→ Work item
In the passage on alternative dentistry, what does the Academy of General Dentistry urge people to do before trying any product or treatment that will affect the mouth?

Books on alternative medicine fill the shelves at the local bookstore. Authors, gurus, doctors and “healers” work the talk show circuit. Late night television info-mercials pitch the latest vitamins, herbs, diets and exercise programs. More and more, alternative medicine fights for your attention, often disparaging traditional Western medicine. What does it all mean?
In dentistry right now, the concept of alternative dentistry centers on alternatives to the array of traditional pharmaceuticals and microbial techniques used by clinicians, according to a recent article in AGD Impact, the newsmagazine of the Academy. While not all claims are accurate and few may turn out to be dangerous some alternative therapies have merit. But if you are considering any type of product or treatment that will affect your mouth, it is important to discuss it with your dentist first, urges the Academy of General Dentistry, an organization of general dentists dedicated to continuing education.
“It is important to have all the facts, and always check with your dentist before you take any medications,” says Eric Shapira, DDS, MAGD, an Academy of General Dentistry spokesperson. Often, there can be reactions between prescribed and herbal medications, so it is particularly important to get your dentist’s advice if you are currently on any prescription medication.

→ Data provided

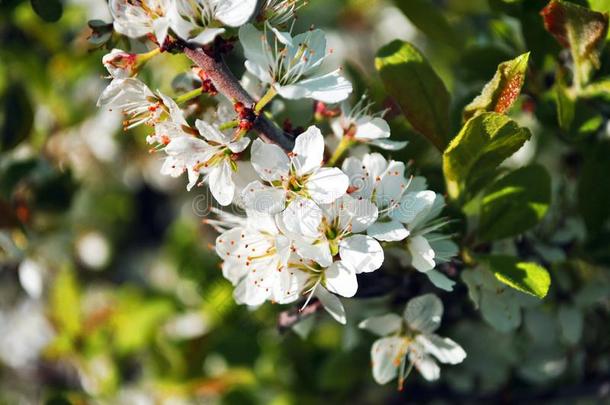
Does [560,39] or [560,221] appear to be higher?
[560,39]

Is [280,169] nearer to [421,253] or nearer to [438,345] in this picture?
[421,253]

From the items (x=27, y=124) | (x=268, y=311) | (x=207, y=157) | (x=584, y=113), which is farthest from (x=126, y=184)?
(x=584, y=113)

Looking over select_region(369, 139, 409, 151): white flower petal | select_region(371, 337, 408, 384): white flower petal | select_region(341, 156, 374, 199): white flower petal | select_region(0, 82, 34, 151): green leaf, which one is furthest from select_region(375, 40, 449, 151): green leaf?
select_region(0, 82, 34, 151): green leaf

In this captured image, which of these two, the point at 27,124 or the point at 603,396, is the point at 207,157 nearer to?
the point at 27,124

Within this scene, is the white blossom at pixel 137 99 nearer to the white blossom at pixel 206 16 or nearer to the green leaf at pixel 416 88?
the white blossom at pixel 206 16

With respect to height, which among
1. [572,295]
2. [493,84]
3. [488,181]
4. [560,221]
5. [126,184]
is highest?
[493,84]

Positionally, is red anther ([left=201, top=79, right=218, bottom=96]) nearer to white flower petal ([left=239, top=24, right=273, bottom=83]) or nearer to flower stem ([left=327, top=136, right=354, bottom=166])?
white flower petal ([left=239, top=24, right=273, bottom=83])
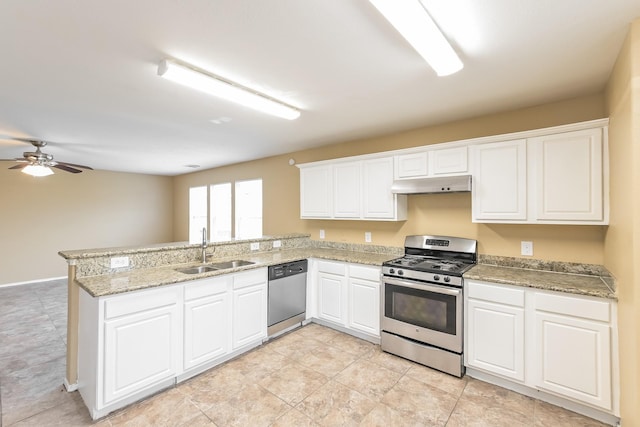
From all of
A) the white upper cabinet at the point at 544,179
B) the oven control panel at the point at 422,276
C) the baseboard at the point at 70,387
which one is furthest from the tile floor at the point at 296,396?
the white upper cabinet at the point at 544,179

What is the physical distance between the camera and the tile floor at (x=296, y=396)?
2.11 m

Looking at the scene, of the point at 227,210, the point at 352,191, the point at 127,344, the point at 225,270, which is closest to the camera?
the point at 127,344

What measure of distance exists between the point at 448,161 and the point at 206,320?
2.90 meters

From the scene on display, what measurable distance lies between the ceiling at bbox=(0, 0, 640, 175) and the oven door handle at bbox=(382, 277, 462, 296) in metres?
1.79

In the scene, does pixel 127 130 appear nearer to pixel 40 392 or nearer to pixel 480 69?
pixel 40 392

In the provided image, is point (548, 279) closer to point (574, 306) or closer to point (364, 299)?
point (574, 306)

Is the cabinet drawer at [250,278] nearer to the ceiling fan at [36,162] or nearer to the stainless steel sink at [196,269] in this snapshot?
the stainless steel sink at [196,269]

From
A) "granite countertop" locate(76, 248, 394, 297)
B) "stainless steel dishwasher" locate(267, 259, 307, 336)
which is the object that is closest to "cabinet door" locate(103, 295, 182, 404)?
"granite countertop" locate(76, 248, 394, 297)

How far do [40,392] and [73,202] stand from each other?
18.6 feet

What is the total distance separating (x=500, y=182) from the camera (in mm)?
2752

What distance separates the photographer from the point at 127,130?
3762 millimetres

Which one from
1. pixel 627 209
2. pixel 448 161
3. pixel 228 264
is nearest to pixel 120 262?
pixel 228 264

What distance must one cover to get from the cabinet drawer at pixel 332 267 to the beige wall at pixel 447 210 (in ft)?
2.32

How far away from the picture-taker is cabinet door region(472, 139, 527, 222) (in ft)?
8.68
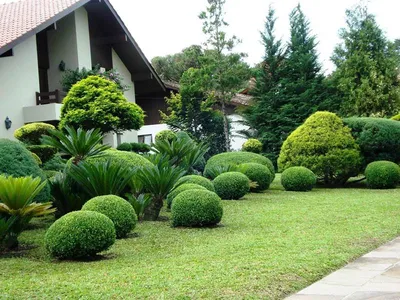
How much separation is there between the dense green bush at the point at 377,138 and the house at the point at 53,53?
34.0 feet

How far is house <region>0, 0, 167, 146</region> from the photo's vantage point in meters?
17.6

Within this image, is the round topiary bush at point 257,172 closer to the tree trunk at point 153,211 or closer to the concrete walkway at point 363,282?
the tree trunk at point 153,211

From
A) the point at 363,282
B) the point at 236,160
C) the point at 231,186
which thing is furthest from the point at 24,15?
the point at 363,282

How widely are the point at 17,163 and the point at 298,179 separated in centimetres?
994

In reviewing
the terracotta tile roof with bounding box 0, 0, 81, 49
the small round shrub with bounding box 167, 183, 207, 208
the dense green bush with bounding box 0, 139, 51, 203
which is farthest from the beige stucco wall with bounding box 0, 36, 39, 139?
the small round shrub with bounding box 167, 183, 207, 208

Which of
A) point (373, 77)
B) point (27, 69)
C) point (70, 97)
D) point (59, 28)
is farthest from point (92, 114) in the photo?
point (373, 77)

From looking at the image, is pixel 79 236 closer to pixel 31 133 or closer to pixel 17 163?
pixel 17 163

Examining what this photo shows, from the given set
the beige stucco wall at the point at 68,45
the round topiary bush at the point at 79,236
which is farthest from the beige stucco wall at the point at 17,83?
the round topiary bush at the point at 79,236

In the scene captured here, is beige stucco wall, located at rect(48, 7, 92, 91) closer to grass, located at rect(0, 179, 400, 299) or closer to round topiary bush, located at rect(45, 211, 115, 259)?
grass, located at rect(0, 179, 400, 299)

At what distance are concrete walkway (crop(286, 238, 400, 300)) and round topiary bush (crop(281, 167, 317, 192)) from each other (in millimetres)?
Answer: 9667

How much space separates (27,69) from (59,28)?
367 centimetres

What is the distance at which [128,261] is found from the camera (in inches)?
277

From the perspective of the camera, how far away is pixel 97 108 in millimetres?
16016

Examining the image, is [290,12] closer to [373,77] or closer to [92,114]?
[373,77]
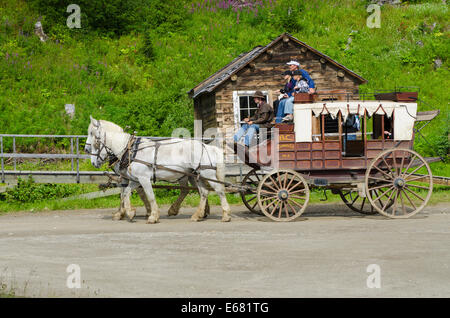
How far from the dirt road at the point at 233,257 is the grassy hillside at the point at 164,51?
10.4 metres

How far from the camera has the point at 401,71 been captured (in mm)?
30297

→ Response box
Discuss it with their dentist first.